Is it hard to balance both jobs?
The hard part to balance is when I’m exhausted. It is very tiring, and then you have to kind of let some other things go. Sometimes our house is a complete wreck. My responsibilities for the alderman generally remain the same, but they increase during campaign season, budget season (six weeks in October and November), or if he is prepping for a big community meeting (several times each month).
How do you juggle working both the store and the alderman’s office during especially busy times?
Peter helps out a lot, especially when my job is high-stress. He recognizes when he needs to pick up the slack. I think we’ve succeeded in finding a balance between my job and the store because we have clearly defined job descriptions: Peter does the majority of the buying, working the store, and dealing with customers, and listing product online. I help out with buying, work with him in the store on weekends, and make sure all the financial responsibilities are taken care of. I handle a lot of the business stuff.
Does your day job ever overlap with Shady Rest? Does the alderman ever come in and pick up some vinyl?
No, he doesn’t. But he’s very supportive. When I told him I was thinking about this he said, “Whatever help you need, just let me know.” When we were talking about applying for a loan, he volunteered to be listed as a reference.
There really isn’t a ton of overlap other than connecting with people.

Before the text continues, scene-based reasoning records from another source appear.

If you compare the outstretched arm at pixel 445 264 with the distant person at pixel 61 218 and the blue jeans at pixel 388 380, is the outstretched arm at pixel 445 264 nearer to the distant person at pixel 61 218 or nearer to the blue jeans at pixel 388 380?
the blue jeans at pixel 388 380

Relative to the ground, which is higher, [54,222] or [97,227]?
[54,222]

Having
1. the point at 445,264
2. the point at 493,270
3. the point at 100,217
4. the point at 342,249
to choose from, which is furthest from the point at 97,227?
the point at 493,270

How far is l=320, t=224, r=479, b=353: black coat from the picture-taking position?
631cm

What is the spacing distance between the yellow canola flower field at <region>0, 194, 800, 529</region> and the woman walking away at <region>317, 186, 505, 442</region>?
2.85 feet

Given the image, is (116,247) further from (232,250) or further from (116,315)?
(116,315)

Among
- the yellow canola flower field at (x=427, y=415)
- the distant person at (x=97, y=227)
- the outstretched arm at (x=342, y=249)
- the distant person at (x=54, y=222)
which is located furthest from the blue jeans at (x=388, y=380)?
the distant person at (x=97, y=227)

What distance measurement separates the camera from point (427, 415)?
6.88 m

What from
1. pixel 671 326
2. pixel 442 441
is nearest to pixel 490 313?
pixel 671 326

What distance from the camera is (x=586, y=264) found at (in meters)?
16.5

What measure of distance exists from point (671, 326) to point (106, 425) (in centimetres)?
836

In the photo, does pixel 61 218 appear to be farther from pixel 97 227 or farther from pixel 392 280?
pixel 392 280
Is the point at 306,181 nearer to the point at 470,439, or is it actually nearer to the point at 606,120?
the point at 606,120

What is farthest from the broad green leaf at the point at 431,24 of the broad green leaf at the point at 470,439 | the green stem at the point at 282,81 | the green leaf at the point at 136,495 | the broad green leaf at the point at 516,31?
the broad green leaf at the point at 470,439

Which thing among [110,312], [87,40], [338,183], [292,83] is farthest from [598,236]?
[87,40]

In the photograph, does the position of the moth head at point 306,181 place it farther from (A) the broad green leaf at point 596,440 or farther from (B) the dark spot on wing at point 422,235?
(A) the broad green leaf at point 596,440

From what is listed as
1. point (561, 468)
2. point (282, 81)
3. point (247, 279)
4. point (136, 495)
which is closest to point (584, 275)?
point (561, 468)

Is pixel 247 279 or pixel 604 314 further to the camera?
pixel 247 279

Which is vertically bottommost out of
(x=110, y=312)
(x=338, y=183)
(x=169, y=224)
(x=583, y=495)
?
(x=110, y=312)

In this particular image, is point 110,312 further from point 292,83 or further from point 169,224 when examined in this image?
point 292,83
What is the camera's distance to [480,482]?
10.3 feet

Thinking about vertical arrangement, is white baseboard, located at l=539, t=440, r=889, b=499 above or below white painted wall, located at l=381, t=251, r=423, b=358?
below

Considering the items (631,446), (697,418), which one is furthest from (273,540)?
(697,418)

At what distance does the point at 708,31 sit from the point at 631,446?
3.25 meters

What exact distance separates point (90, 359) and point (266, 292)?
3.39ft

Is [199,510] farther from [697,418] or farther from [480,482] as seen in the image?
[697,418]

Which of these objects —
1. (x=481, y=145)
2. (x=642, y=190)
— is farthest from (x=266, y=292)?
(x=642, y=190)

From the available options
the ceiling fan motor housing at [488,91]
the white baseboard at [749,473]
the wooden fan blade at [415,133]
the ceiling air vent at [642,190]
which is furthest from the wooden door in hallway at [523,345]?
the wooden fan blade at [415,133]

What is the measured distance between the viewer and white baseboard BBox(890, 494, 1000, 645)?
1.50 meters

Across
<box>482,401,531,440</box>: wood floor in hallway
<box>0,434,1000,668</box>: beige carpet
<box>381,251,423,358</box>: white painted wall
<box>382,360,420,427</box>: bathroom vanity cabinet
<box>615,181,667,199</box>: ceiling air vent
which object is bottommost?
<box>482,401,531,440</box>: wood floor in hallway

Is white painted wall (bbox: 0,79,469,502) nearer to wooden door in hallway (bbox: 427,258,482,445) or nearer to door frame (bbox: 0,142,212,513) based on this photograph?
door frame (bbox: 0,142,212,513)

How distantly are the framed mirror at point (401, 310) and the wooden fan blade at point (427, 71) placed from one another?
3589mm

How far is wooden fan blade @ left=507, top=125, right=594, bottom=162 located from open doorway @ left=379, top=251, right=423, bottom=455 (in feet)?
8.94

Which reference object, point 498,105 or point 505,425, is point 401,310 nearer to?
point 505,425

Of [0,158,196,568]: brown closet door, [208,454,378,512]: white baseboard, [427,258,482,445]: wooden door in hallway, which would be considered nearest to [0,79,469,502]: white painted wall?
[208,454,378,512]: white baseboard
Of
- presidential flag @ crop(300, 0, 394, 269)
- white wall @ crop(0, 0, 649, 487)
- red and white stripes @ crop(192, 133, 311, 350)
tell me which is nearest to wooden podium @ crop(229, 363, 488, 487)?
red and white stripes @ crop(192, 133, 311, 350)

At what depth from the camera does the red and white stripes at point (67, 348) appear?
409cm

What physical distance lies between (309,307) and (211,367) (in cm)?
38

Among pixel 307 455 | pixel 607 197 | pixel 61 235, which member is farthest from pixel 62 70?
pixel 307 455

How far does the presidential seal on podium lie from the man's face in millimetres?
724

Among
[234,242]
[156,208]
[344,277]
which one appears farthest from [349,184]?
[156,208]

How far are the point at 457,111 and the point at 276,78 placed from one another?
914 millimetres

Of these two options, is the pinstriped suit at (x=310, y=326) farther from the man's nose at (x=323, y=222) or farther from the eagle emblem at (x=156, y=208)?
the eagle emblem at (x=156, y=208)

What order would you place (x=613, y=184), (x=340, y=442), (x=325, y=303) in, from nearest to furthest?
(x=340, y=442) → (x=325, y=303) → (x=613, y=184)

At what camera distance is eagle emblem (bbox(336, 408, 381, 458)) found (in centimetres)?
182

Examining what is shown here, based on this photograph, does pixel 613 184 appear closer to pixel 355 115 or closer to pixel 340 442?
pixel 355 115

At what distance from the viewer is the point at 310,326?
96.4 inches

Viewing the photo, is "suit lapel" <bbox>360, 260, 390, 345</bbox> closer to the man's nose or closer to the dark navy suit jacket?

If you’re working for an alderman, you need to have good constituent service. Those are the people who vote you into office, the people you need to take care of. I think that’s probably the biggest takeaway: recognizing that you want to connect with the person that’s coming in — and I think we do.
Did you end up using the alderman as a reference?
We actually didn’t end up getting a business loan. It would have been a lot of paperwork and time and effort. We maxed out a lot of credit cards, pulled from savings, and family helped a bit too. I have good credit — I’ve been working since I was 16, so getting a loan worked better. We are lucky in that there aren’t a lot of costs associated with our business model: we already had all of our inventory from our collections, and a build-up of product from selling at fairs every month.
That’s great that you could be open with the alderman from the beginning.
If you work with the city, you have to make sure that you report any financial interest in a person or entity that applied for a City of Chicago license, franchise, permit, or rezoning of real estate. Because of that, I have to report the business license for Shady Rest.
Did you have any growing pains when you started out?
Our first winter, we had almost no sales. It would be ridiculously slow, which was really disheartening. We limited buying new products and pulled from our personal collection. By the second winter, we were able to forecast for less sales during that time. We knew it was going to be tough, so we started listing a lot of stuff online during the winter. We also continued to sell at Randolph Street Market during the winter months, and sometimes closed the store during those weekends if we felt we’d have more sales at the market.
There were times when it didn’t feel manageable, but I always knew that we could figure it out — between the two of us, we could make it work.
Do you see yourself working both jobs for the foreseeable future?
I do. Working for the alderman has given me the freedom to do this. We’re not at a point right now where I can quit my job.
Would you want to?
I think so? But that’s a long-term goal. We both want to be in this for the long haul.